Using the formula, we have:
x = -560/(2*(-39.5))
= -560/(-79)
= 7
So, the park should charge 7 increases in price to maximize its revenue.
iii) To find the price range that produces a revenue over $20,000, we substitute R = 20000 into the equation:
20000 = -39.5x^2 + 560x + 19200
Next, we rearrange the equation to standard form, so it becomes:
0.5x^2 - 560x + 800 = 0
Now, we can solve this quadratic equation either by factoring, completing the square, or using the quadratic formula. Let's use the quadratic formula:
x = (-b ± √(b^2 - 4ac))/2a
Using the coefficients of the equation, we can plug in the values:
x = (-(-560) ± √((-560)^2 - 4*0.5*800))/2*0.5
= (560 ± √(313600 - 1600))/1
= (560 ± √312000)/1
= (560 ± 558.80)/1
This gives us two solutions for x:
x = 560 - 558.80 = 1.20
x = 560 + 558.80 = 1118.80
Since x represents the number of price increases, we can't have a fractional or decimal number of price increases. Therefore, the price range would be between 1 and 1118.
In summary:
a) The park would have $19,200 for one day at the current price.
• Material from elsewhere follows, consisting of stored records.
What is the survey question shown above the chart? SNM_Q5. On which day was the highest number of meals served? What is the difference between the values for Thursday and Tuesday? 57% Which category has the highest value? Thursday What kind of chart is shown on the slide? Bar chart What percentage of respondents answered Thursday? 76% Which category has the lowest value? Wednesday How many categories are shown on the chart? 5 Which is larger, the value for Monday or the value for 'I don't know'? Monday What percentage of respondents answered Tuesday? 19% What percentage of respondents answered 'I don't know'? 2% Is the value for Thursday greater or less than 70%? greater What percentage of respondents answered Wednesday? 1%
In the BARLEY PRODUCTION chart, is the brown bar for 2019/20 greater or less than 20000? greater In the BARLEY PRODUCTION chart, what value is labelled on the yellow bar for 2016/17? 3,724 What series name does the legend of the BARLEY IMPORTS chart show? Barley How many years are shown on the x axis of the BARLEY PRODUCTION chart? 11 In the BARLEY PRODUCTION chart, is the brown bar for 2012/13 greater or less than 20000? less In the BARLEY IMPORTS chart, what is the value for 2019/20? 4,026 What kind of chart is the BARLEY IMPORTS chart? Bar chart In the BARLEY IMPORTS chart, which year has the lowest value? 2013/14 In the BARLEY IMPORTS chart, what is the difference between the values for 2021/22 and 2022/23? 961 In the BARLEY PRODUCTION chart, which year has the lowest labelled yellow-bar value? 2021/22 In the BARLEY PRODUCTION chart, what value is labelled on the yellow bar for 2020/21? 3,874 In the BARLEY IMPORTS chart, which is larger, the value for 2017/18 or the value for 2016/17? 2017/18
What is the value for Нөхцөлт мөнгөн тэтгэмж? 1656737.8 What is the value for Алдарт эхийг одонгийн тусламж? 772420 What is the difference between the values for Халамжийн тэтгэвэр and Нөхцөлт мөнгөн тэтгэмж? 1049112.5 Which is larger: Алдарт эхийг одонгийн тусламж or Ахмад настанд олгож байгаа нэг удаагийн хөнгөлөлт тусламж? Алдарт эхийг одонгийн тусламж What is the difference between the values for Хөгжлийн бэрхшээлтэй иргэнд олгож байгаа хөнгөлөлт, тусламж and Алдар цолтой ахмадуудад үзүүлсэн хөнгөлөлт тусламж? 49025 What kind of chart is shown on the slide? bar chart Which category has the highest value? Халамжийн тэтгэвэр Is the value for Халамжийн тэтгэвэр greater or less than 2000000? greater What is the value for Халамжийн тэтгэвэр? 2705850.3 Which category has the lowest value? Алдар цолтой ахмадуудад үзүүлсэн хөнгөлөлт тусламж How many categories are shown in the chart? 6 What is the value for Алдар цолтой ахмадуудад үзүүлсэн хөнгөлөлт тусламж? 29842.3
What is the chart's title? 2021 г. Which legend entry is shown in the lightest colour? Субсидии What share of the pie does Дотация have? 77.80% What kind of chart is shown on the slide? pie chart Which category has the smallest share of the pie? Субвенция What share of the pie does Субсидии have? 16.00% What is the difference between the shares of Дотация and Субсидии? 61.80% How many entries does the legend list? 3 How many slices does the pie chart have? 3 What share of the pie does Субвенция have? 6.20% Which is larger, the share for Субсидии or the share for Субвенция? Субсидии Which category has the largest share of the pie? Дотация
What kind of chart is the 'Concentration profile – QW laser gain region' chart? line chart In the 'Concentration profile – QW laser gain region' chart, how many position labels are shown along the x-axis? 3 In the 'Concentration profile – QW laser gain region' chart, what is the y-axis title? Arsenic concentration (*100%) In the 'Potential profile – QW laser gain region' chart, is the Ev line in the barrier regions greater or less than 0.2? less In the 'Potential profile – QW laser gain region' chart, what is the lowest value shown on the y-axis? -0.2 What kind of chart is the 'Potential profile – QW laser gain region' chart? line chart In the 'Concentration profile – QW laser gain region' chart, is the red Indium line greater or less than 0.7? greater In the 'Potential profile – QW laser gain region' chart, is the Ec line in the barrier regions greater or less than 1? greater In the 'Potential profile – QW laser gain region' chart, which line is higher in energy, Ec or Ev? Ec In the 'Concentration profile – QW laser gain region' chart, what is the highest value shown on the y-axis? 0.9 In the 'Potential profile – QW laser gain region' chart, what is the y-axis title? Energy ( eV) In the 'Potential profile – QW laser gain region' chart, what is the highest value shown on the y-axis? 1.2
b) The park revenue would be $20,160 with a $1 price increase.
c)
i) The equation in standard form is R = -39.5x^2 + 560x + 19200.
ii) The park should charge 7 increases in price to maximize its revenue.
iii) The price range that would produce a revenue over $20,000 is between 1 and 1118.
just remember that revenue = price * no.tickets.sold
You can use that to answer all these questions.
Give it a try, and come back if you get stuck.
also, recall that the vertex of a parabola ax^2+bx+c is at x = -b/2a. For R(x), that is where the maximum revenue occurs.